Excerpted text:
For what it's worth, my general response to disasters natural and man-made is either ironic detachment or passionate rage. I can count on one hand the number of times I've truly cried since leaving pre-school. And I spent the latter years of high school, when you were apparently reading and reporting on poetry, devising what I and others referred to as a "hit list." I used to have students come up to me to ask where they were on the list. Seriously. I'm not proud of playing up the idea of myself as a potentially murderous sociopath while a high-school student. But I do think it sheds some light on my emotional response to events like the Virginia Tech massacre.

In closing, let me note that, for someone who is as into facts of a math-and-science nature as you frequently claim to be, I find it curious that you would build your perception of who a person is on such a limited statistical sample. We've only talked a few times in person. And, while you have read many of my Live Journal entries over the past few years, I don't think it makes a lot of sense to draw conclusions about who I am and how I would act in a given situation in light of what I write here, particularly insofar as so much of what I write here is heavily coded.

Study questions:
[1] Answer these questions about the blog entry on the writer's emotional responses:
(a) What did the writer devise during the latter years of high school?
(b) How does the writer describe the number of times they have truly cried since leaving pre-school?
(c) How often have the writer and the person addressed talked in person?
[2] Decide whether each statement agrees with the blog entry on the writer's emotional responses, and quote the words that settle it:
(a) The writer's general response to disasters is either ironic detachment or passionate rage.
(b) The writer is proud of having played up the idea of being a potentially murderous sociopath in high school.
(c) The person addressed has read many of the writer's Live Journal entries over the past few years.
[3] Write what comes next in the blog entry on the writer's emotional responses, starting after its final sentence.

Supplied data:
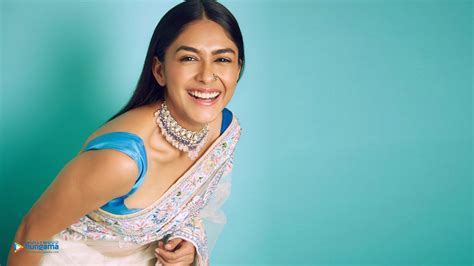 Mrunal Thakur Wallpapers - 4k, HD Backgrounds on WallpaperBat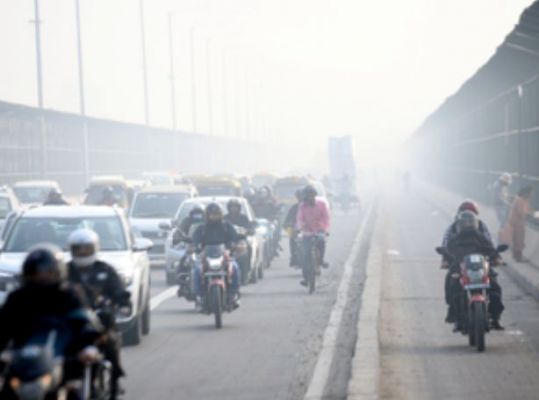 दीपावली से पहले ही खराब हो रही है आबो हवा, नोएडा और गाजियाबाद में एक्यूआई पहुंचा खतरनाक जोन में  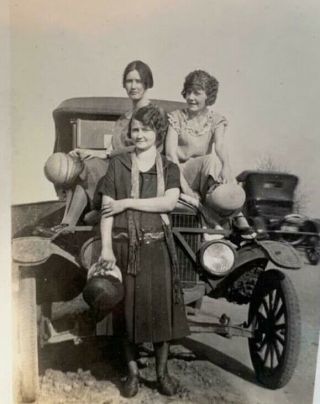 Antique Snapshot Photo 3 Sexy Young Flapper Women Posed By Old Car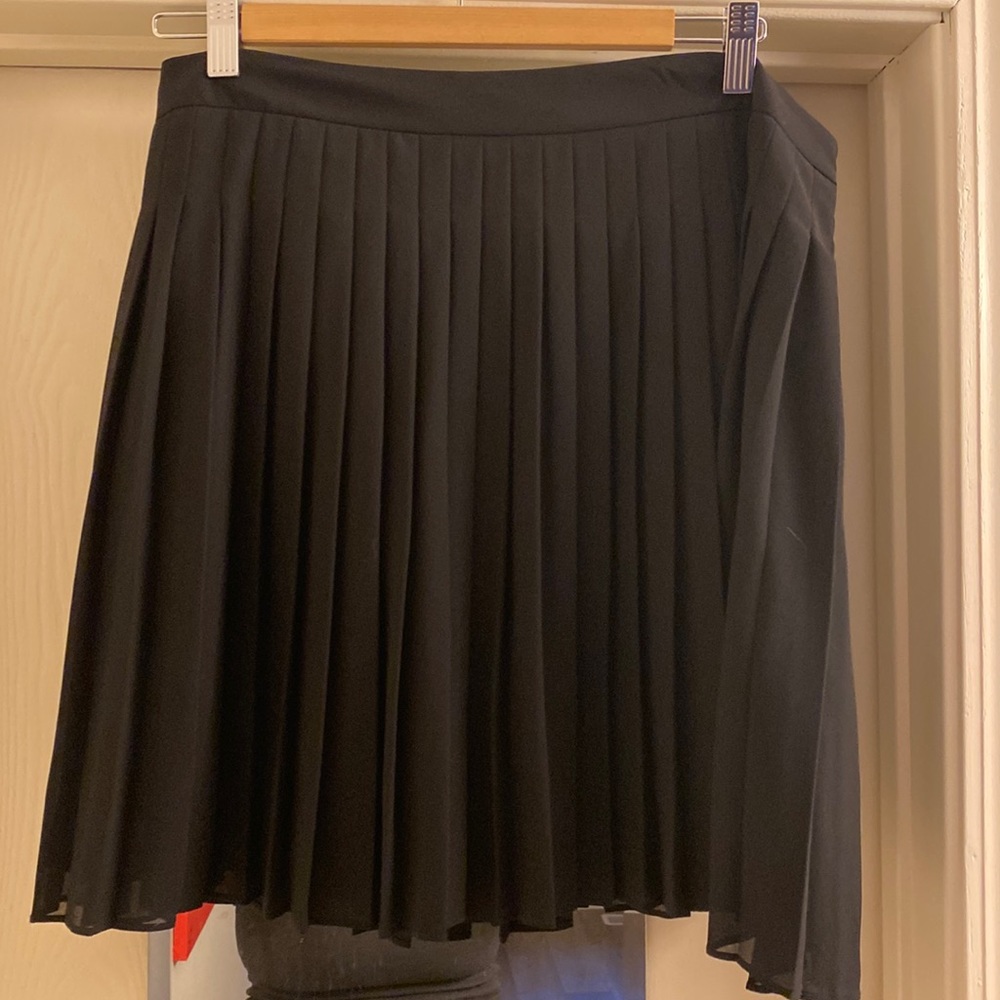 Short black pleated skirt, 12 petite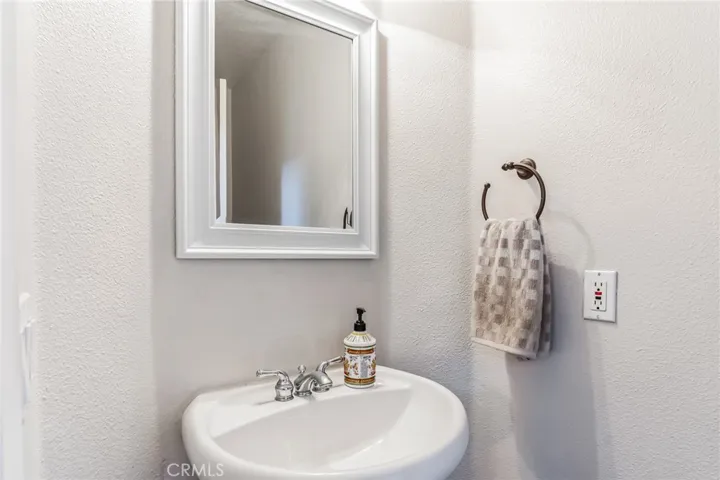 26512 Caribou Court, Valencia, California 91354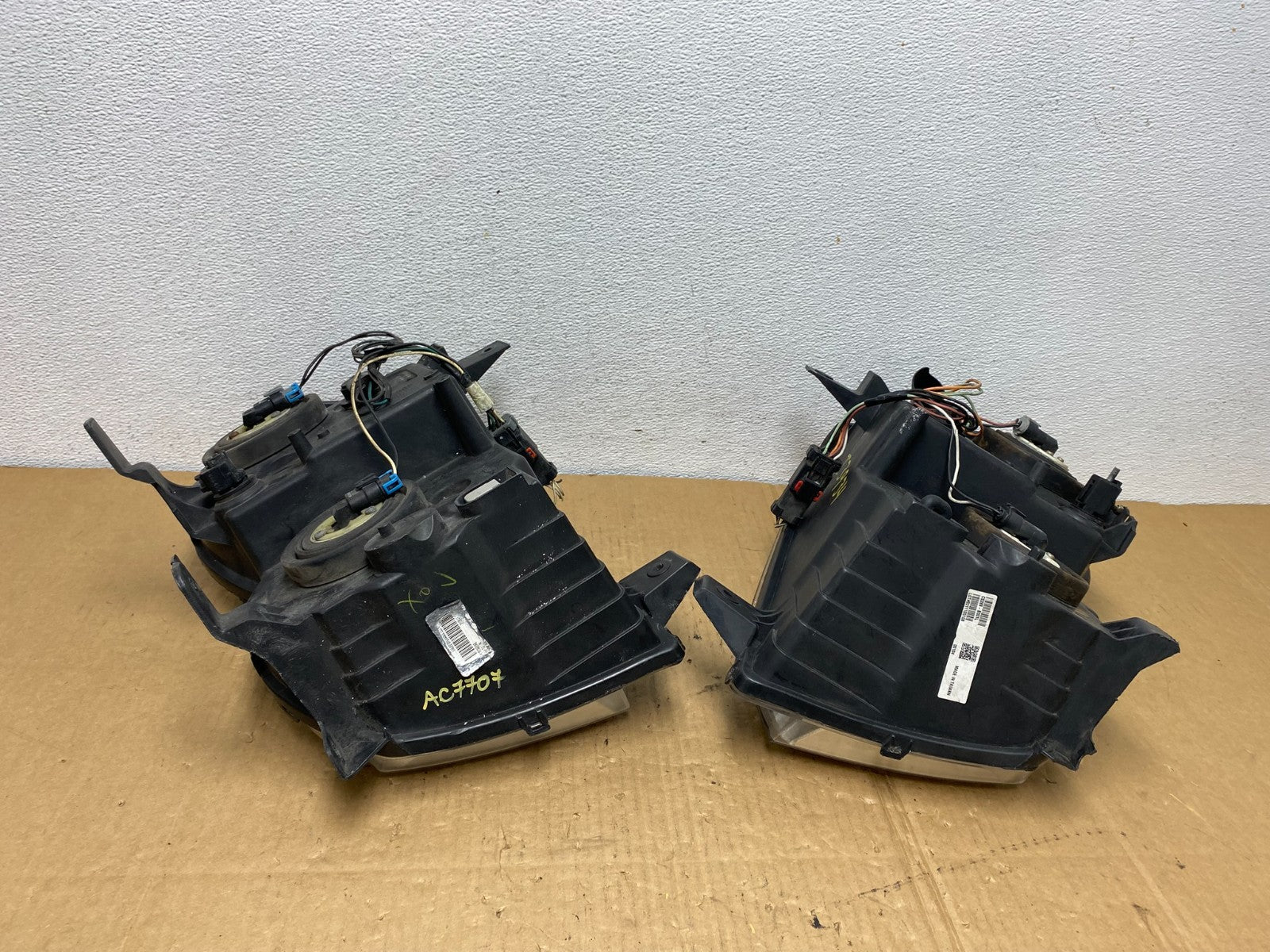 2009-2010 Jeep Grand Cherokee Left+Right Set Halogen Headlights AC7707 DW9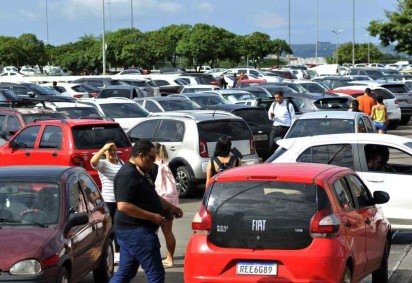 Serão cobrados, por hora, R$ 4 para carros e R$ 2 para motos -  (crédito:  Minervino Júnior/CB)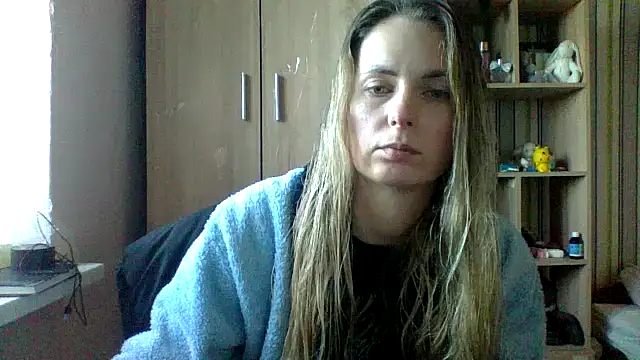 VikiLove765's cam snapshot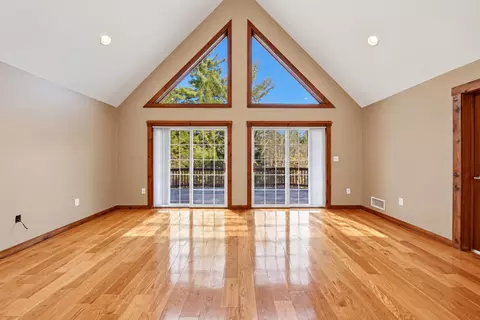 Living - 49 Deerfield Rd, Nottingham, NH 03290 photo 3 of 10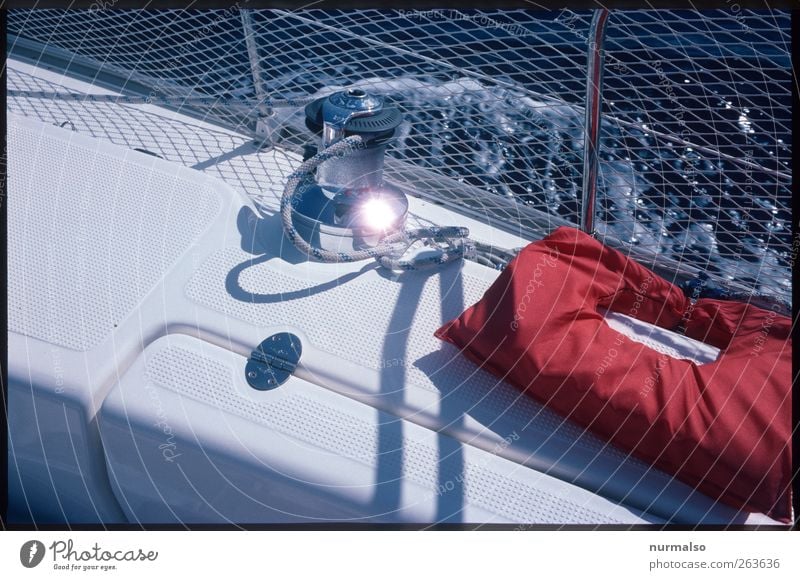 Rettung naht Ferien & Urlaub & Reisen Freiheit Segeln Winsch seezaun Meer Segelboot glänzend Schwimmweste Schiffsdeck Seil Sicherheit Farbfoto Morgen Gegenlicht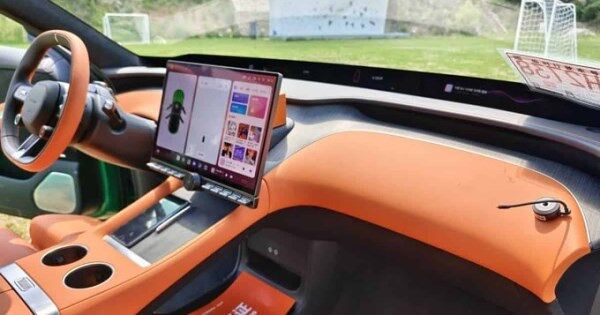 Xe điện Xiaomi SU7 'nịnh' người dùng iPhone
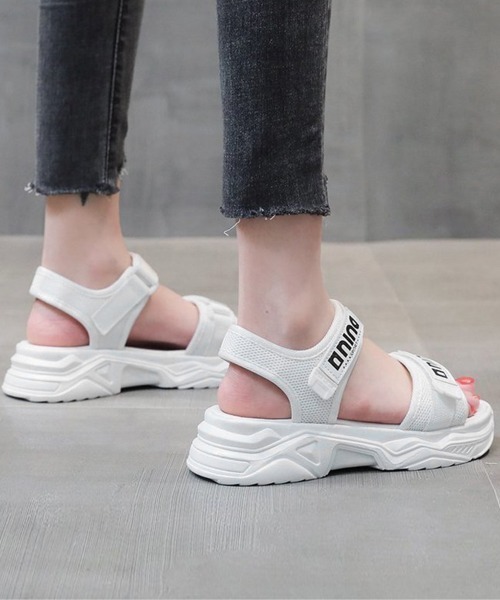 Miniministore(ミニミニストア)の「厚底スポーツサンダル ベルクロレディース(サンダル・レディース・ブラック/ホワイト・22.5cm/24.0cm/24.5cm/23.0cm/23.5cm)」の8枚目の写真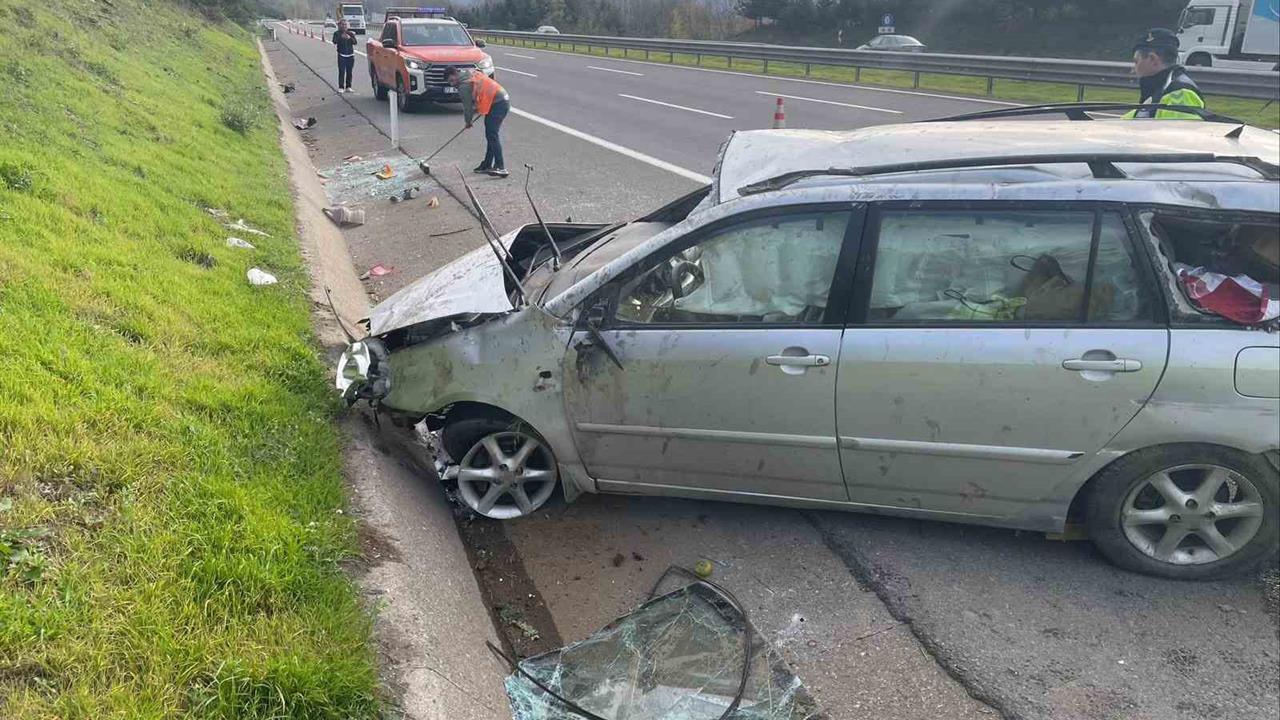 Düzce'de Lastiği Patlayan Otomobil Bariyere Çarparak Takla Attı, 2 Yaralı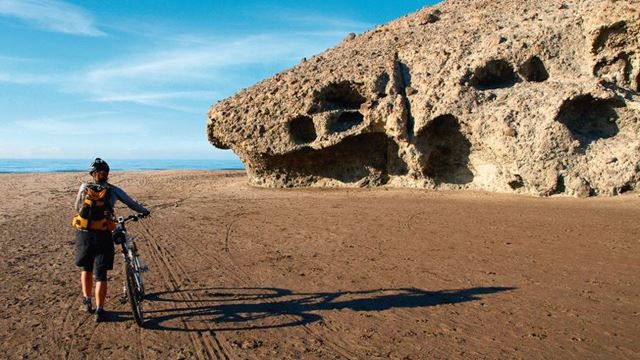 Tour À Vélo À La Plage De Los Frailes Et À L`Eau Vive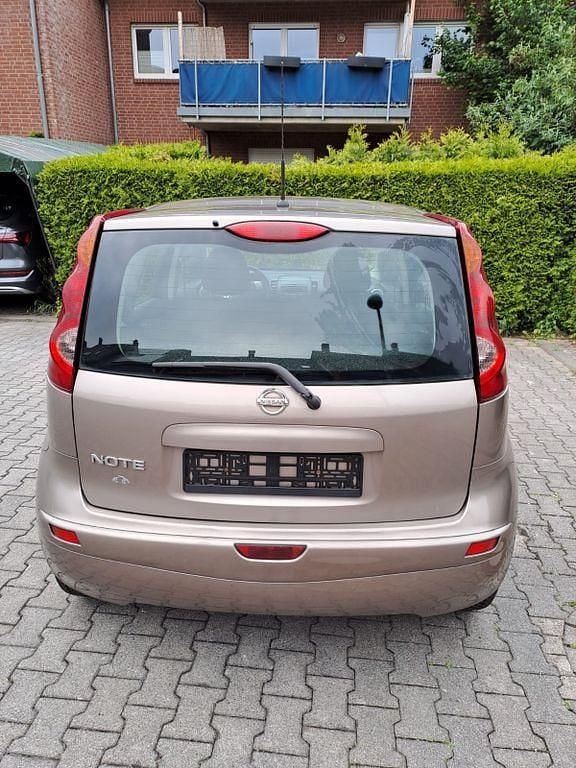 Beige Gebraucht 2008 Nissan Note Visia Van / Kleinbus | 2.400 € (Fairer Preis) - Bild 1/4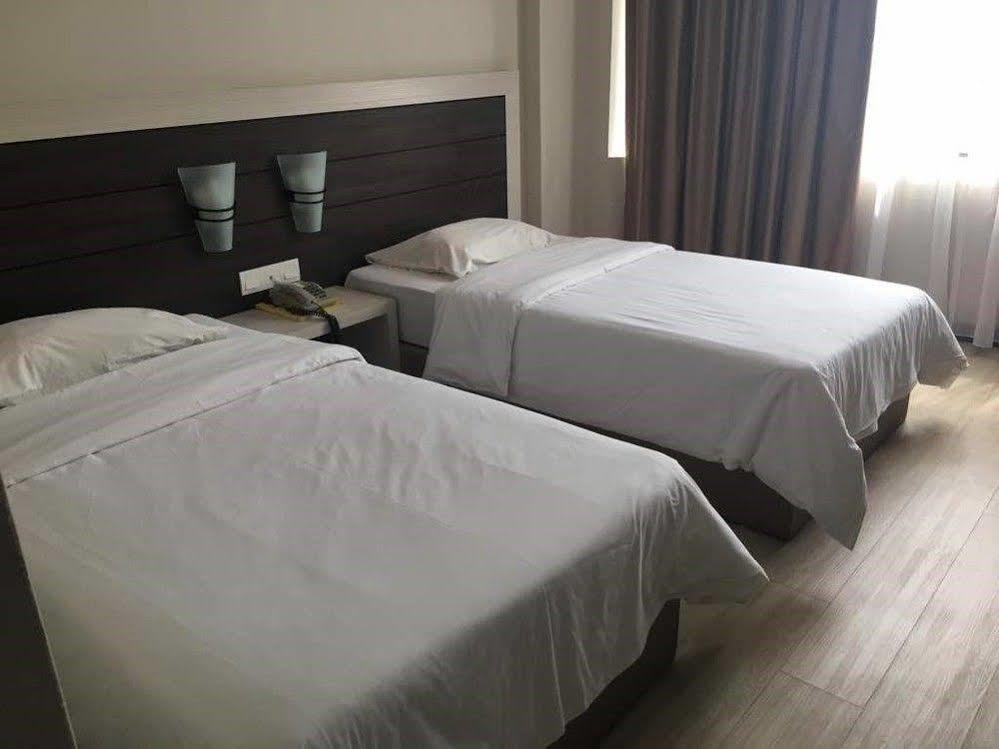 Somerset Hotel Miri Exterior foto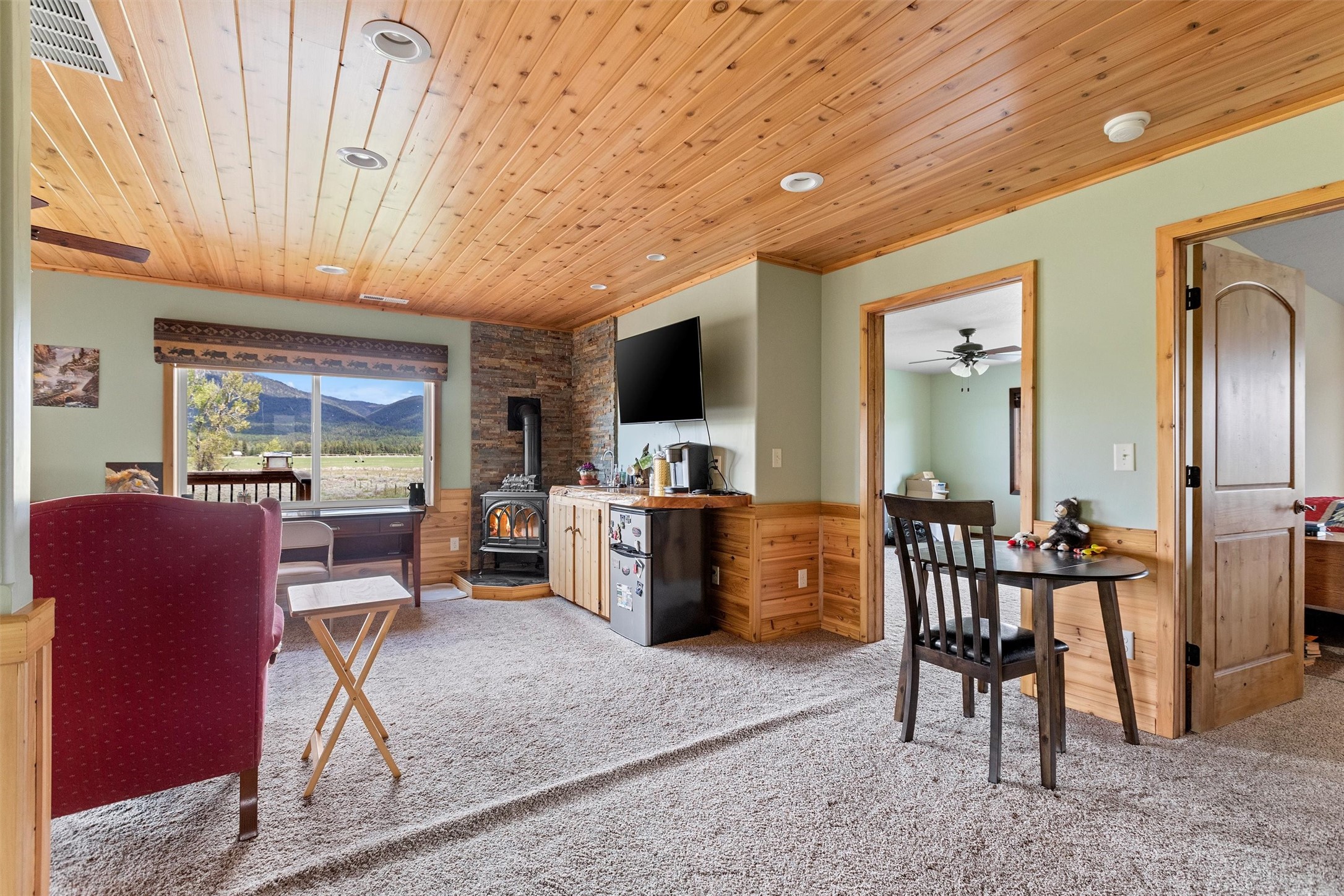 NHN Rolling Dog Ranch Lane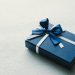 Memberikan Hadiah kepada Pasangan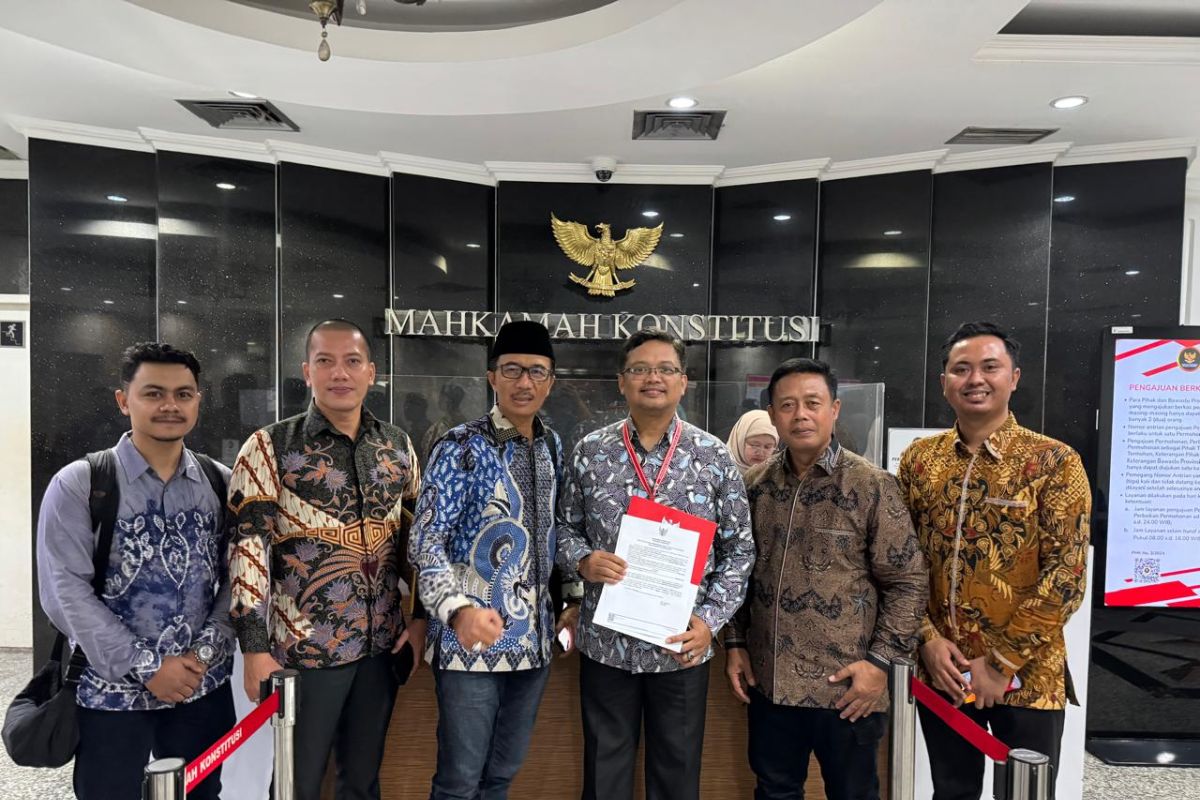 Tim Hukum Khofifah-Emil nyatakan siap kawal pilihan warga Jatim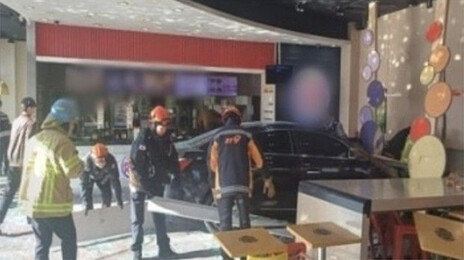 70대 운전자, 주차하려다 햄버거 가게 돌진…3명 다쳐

Results by task:
[1]
(a) A "hit list."
(b) The writer can count them on one hand.
(c) Only a few times.

[2]
(a) Yes: "my general response to disasters natural and man-made is either ironic detachment or passionate rage."
(b) No: "I'm not proud of playing up the idea of myself as a potentially murderous sociopath while a high-school student."
(c) Yes: "while you have read many of my Live Journal entries over the past few years"

[3]
Then again, I have often had the impression that you take statements literally, for better or worse, even when they cry out for a mode of interpretation attentive to indirection. I can't fault you for that. It speaks to the sincerity and forthrightness that you so effectively present in your Live Journal-related correspondence. But, if I'm even partially right, that quality would go a long way toward explaining how you have ended up with a picture of me that any of my long-time friends in "meat space" would refute in a second. Take the entry in question, for example. Although I did mention being upset by the news of Hurricane Katrina, I did so, at least in part, because I wanted to set up the conceit with which the entry closes:
Before Kim came home I brought the futon out of the garage for Bean and put on the DVD for Andy Goldsworthy's Rivers and Tides. It lulled her to sleep very quickly and made me feel considerably more relaxed. Now I have to go run an errand for her, however, and then rush down to teach, so my stress level is heading for another peak. It says something about my state of mind that I keep seeing a mirage of rising water everywhere I turn.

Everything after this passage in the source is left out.